Task directions:
Quote exactly, and only, the lines from the one containing "(Color : Pink)" through the end of the material below. Skip pictures.

========================================================================

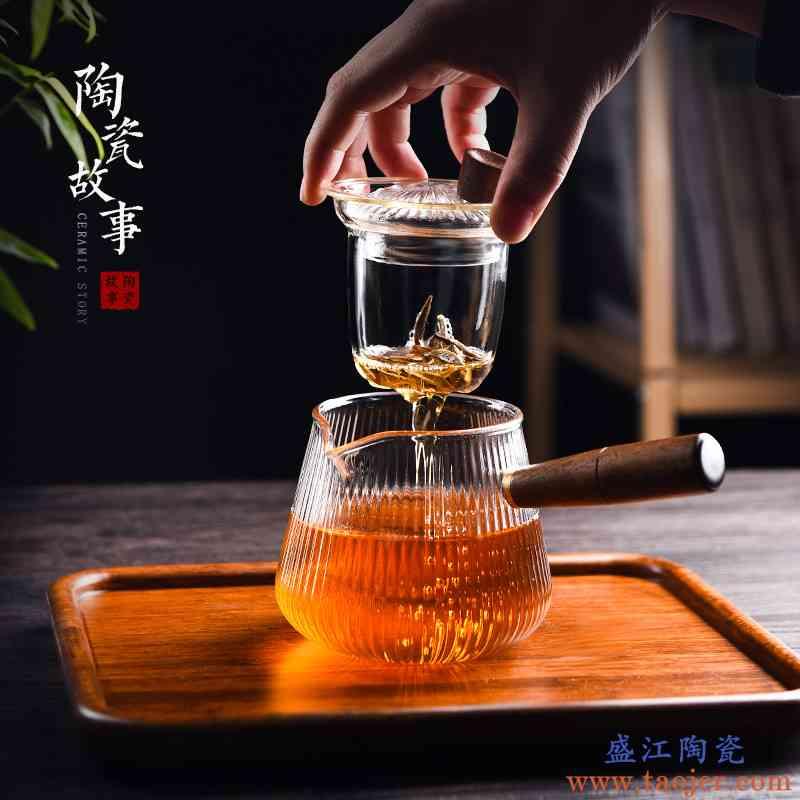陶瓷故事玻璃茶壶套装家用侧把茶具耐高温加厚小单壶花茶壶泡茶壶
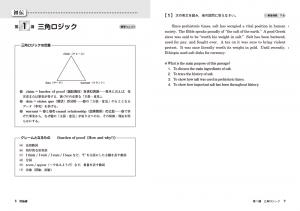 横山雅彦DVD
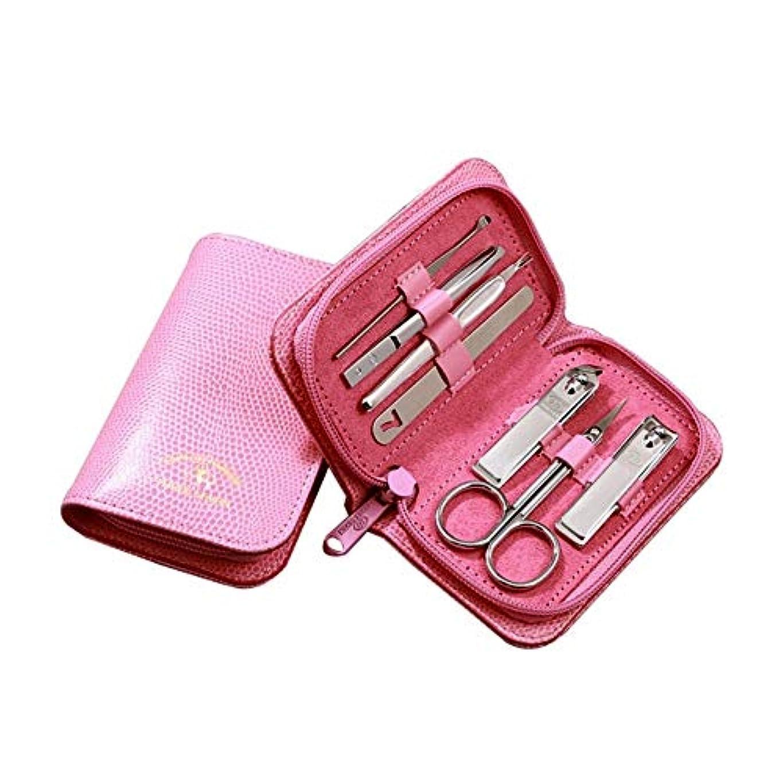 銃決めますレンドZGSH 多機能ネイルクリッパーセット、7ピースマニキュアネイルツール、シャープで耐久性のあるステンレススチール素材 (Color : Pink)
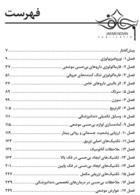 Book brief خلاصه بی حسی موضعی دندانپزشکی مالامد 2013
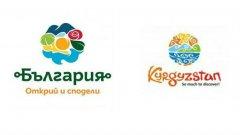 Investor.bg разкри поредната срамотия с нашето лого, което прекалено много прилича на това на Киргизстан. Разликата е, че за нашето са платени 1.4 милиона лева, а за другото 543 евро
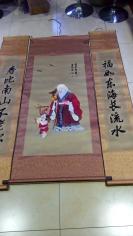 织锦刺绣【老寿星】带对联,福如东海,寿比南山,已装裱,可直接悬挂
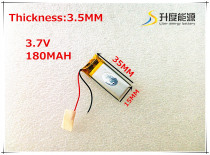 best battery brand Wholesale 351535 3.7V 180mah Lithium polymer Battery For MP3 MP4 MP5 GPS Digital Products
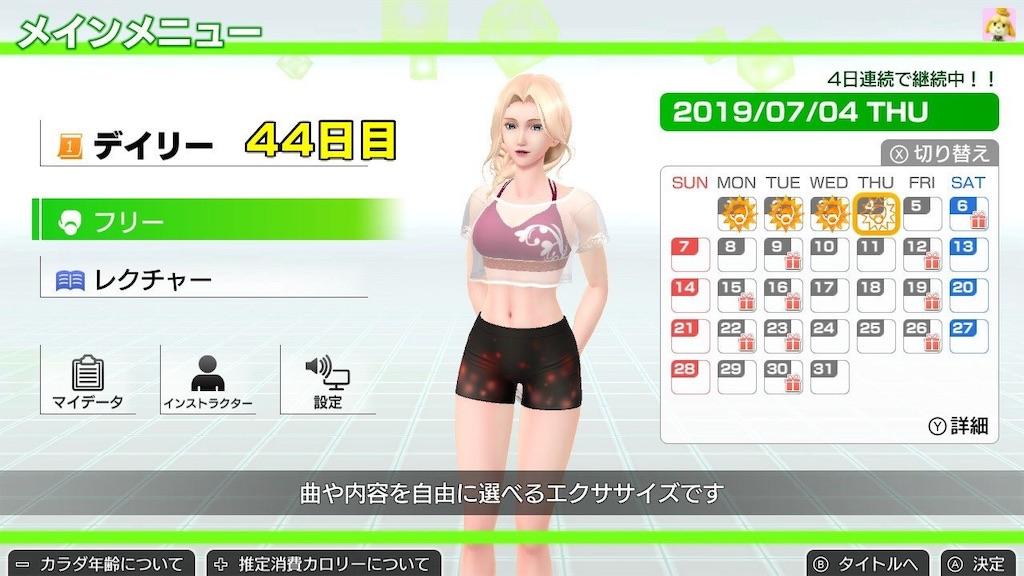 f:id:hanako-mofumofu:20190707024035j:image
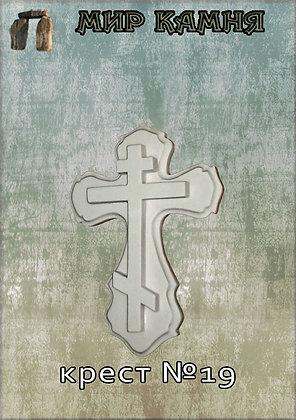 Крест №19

========================================================================

Solution for this exercise:
 銃決めますレンドZGSH 多機能ネイルクリッパーセット、7ピースマニキュアネイルツール、シャープで耐久性のあるステンレススチール素材 (Color : Pink)
 Book brief خلاصه بی حسی موضعی دندانپزشکی مالامد 2013
 Investor.bg разкри поредната срамотия с нашето лого, което прекалено много прилича на това на Киргизстан. Разликата е, че за нашето са платени 1.4 милиона лева, а за другото 543 евро
 织锦刺绣【老寿星】带对联,福如东海,寿比南山,已装裱,可直接悬挂
 best battery brand Wholesale 351535 3.7V 180mah Lithium polymer Battery For MP3 MP4 MP5 GPS Digital Products
 f:id:hanako-mofumofu:20190707024035j:image
 Крест №19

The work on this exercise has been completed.